The e-learning module focuses explicitly on facilitating participants’ comprehension of machine learning concepts, including predicted risk scores, important features, thresholds, and evaluation metrics (eg, sensitivity, specificity, TPR, and FPR) for ML intervention groups. Additionally, the module covers the identification of risk factors contributing to HF, as outlined in the American Heart Association [42,44] and the European Society of Cardiology [43] HF guidelines, and Framingham criteria [45] for the EB intervention group.
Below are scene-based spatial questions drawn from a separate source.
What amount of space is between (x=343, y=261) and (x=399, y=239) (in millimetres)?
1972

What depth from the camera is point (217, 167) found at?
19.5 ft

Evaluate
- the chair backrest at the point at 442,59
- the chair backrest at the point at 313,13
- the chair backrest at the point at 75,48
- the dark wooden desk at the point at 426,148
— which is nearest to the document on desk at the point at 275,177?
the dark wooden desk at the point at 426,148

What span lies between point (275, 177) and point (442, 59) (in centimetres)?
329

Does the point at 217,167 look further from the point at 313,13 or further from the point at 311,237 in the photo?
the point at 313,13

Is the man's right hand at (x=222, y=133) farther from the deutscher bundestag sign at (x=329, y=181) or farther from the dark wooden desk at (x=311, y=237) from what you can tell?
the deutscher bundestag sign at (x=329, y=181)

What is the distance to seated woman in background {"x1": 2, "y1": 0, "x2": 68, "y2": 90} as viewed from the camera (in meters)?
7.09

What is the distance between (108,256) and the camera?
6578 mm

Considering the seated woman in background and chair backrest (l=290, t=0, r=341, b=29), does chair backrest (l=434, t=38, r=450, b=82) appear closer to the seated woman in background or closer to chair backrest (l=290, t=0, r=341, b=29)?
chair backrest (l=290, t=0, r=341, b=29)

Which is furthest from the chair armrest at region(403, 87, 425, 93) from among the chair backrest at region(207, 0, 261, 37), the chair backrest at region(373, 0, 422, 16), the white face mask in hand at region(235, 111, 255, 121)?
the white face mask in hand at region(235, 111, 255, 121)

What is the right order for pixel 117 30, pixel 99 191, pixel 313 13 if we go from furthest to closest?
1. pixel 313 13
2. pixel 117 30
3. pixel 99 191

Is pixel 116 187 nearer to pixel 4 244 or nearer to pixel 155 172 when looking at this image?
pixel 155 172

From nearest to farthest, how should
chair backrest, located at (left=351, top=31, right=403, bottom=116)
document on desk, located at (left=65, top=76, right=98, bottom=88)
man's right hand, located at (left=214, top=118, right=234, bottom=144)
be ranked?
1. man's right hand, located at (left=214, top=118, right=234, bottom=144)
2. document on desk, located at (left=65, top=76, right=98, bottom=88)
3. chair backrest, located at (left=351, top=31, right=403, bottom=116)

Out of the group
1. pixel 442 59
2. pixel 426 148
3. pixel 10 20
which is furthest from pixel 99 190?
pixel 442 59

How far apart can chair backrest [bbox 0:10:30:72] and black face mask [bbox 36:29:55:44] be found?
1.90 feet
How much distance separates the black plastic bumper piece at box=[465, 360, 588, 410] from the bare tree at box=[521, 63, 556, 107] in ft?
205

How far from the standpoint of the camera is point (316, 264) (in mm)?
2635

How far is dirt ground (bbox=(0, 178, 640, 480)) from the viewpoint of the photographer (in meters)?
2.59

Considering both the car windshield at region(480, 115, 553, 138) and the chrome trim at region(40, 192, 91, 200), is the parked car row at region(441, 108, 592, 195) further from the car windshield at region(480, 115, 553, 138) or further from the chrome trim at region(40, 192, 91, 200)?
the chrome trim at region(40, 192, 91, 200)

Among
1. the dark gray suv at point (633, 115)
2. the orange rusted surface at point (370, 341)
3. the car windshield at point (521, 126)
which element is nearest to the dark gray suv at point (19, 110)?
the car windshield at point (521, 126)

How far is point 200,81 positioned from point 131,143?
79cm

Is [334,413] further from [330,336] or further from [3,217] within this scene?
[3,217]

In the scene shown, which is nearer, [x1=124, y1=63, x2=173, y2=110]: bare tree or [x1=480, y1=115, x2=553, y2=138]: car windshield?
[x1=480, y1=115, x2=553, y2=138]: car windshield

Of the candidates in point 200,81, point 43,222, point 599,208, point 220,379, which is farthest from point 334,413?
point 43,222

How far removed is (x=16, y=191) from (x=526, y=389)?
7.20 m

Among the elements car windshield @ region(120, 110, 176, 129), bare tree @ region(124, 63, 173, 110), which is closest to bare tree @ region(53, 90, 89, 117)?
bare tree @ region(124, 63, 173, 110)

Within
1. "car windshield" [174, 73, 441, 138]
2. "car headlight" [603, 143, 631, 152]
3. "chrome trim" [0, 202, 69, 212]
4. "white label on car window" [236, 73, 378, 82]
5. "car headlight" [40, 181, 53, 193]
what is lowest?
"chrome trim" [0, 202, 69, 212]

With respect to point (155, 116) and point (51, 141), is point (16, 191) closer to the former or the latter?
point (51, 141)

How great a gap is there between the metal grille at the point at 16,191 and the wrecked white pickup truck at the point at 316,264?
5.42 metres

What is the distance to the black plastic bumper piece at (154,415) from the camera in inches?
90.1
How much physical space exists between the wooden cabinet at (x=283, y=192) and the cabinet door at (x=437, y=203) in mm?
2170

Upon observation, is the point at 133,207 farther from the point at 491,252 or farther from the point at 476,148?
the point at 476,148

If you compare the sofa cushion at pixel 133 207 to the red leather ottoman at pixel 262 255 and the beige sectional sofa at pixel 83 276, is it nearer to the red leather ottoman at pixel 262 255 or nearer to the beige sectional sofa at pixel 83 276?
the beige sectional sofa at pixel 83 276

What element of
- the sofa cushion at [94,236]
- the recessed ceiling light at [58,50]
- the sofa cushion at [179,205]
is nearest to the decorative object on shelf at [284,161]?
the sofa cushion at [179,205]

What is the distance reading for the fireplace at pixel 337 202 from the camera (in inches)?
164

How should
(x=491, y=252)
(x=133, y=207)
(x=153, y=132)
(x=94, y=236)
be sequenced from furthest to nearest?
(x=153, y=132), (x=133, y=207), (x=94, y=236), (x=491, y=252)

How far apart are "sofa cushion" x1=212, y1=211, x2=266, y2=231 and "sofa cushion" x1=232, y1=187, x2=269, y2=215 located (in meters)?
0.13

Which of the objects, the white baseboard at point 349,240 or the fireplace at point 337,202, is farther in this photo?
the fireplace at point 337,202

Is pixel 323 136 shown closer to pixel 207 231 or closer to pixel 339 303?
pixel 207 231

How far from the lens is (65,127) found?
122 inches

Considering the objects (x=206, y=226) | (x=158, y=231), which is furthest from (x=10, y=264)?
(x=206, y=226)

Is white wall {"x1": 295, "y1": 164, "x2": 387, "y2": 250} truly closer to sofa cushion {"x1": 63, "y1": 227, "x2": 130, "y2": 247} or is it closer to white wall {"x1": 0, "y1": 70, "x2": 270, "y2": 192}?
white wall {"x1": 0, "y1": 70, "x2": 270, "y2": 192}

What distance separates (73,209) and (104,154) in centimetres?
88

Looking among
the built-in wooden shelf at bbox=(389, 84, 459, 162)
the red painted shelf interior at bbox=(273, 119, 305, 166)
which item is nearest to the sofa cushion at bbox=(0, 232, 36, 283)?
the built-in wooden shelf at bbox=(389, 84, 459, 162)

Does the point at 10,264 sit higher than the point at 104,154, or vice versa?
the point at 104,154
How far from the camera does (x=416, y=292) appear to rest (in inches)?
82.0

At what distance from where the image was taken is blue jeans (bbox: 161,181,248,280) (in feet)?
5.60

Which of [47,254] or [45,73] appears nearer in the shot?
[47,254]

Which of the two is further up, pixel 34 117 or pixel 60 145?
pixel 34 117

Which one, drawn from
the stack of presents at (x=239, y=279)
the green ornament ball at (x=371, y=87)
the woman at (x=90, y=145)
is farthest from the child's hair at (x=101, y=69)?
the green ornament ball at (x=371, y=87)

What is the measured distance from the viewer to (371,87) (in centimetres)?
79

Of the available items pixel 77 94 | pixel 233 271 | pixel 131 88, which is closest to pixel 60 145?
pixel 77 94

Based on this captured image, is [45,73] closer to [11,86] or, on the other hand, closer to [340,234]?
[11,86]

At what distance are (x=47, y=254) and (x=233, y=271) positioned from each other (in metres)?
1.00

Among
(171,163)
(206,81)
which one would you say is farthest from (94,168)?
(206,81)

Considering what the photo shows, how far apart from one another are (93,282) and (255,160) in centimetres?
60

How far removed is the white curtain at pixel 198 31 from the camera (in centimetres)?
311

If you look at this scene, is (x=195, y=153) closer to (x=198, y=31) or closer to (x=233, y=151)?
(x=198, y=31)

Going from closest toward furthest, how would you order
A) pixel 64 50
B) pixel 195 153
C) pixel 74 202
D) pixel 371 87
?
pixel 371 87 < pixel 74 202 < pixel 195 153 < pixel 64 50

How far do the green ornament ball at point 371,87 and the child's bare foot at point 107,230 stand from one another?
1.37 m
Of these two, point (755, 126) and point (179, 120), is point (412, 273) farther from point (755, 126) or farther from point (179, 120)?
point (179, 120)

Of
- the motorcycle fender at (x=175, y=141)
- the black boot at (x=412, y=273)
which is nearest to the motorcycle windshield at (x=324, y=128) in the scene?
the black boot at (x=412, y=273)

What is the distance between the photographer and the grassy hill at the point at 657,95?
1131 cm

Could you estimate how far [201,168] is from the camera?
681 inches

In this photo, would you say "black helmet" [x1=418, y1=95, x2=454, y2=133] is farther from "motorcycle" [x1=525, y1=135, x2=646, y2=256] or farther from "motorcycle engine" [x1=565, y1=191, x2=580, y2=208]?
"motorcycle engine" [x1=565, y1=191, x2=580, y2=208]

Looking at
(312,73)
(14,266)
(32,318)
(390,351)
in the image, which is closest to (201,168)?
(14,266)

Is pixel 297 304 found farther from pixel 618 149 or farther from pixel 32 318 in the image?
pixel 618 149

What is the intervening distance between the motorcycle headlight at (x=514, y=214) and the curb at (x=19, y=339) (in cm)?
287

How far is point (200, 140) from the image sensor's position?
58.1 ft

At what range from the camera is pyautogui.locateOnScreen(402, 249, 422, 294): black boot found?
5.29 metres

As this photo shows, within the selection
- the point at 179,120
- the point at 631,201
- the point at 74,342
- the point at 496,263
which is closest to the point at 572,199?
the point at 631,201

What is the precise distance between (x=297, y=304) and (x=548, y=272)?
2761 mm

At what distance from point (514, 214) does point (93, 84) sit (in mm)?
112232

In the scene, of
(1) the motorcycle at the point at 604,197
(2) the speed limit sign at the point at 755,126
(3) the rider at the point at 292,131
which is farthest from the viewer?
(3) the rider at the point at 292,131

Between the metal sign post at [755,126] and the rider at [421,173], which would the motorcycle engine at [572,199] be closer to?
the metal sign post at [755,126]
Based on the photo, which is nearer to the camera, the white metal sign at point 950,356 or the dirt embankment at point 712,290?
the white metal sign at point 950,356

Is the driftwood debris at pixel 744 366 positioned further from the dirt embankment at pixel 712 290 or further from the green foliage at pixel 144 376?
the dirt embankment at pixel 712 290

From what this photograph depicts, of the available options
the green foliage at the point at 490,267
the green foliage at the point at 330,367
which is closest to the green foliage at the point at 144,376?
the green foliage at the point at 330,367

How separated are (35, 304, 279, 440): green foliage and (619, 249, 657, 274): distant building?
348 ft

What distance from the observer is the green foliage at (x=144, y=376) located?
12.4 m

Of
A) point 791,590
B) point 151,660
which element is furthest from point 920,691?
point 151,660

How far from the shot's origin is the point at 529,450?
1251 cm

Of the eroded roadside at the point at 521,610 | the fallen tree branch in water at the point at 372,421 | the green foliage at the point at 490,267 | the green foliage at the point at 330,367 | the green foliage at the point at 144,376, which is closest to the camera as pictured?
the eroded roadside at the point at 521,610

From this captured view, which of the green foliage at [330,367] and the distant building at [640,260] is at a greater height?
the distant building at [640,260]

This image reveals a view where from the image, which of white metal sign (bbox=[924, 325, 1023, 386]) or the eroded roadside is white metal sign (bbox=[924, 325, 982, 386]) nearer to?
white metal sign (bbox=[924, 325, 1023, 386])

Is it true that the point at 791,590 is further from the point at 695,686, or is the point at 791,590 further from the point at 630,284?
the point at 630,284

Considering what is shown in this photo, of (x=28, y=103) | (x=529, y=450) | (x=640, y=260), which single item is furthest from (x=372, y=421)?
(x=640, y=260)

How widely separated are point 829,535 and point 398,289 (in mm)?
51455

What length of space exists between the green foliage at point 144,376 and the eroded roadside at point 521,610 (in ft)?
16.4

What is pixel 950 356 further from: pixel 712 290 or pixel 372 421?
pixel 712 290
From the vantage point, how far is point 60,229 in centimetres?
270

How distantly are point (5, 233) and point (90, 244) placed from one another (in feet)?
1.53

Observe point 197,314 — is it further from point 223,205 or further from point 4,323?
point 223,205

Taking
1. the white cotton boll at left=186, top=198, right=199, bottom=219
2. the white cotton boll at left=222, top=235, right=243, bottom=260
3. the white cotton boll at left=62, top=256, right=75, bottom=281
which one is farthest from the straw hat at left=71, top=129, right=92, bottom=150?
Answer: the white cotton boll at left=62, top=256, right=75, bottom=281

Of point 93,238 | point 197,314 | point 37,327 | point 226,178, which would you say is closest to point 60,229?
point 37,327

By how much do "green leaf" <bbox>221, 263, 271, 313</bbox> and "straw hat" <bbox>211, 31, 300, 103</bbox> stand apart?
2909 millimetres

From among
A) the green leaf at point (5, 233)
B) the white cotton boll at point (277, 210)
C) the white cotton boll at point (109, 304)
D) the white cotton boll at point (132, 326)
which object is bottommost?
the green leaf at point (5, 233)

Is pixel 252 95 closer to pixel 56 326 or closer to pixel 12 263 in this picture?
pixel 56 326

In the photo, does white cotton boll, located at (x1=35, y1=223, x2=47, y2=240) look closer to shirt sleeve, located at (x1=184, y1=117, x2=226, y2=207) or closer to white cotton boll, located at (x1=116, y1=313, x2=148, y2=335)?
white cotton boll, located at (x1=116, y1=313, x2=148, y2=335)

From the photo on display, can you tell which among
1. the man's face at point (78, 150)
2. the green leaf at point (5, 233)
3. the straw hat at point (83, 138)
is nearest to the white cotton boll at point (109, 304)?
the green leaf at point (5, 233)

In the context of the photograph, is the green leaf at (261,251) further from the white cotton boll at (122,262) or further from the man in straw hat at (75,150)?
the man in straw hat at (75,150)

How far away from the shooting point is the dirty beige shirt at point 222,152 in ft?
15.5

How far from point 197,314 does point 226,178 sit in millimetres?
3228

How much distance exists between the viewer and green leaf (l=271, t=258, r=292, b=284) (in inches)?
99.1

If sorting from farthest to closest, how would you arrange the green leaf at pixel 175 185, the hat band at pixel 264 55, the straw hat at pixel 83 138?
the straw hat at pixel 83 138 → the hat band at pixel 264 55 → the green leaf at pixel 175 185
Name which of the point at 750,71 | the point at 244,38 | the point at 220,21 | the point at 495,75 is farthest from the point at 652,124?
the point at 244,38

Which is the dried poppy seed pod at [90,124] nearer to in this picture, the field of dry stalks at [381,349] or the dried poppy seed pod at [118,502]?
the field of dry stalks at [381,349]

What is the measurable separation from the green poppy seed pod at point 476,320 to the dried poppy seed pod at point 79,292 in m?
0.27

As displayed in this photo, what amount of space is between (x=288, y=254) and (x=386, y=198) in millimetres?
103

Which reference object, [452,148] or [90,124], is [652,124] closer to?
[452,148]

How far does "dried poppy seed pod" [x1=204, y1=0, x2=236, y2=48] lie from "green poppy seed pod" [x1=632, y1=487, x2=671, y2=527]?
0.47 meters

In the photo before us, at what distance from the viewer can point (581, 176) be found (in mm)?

In an attempt to confirm that subjects have viewed and comprehended the material presented in the prerecorded video, participants are required to complete a short quiz, which must be completed with a score of 100% (5 out of 5 questions). When questions are answered incorrectly, participants are instructed to review the material and revise their responses prior to proceeding to the next step. This e-learning module reduces variations in participants’ prior knowledge and background to develop a standardized basis for evaluating surgical cases and measuring the effectiveness of interventions.

Surgical Case Selections

In our previous study [40,41], a consensus panel of HF experts, comprising cardiologists, cardiac anesthesiologists, and critical care physicians, assessed 1018 surgical cases, of which 703 were available during this study. These cases were part of a stratified subsample of 40,659 adult noncardiac surgical procedures between 2015 and 2019 at Michigan Medicine. Using a feature-based sampling process [46], 20 surgical cases were deliberately selected, considering factors, such as case complexity, expert consensus, ML performance, and HF outcomes. The 20 cases were divided into 2 sets, each consisting of 10 cases, for the use of pre- and posttests. Each set included an equal number of easy and difficult cases, as well as an equal representation of patients with and without HF.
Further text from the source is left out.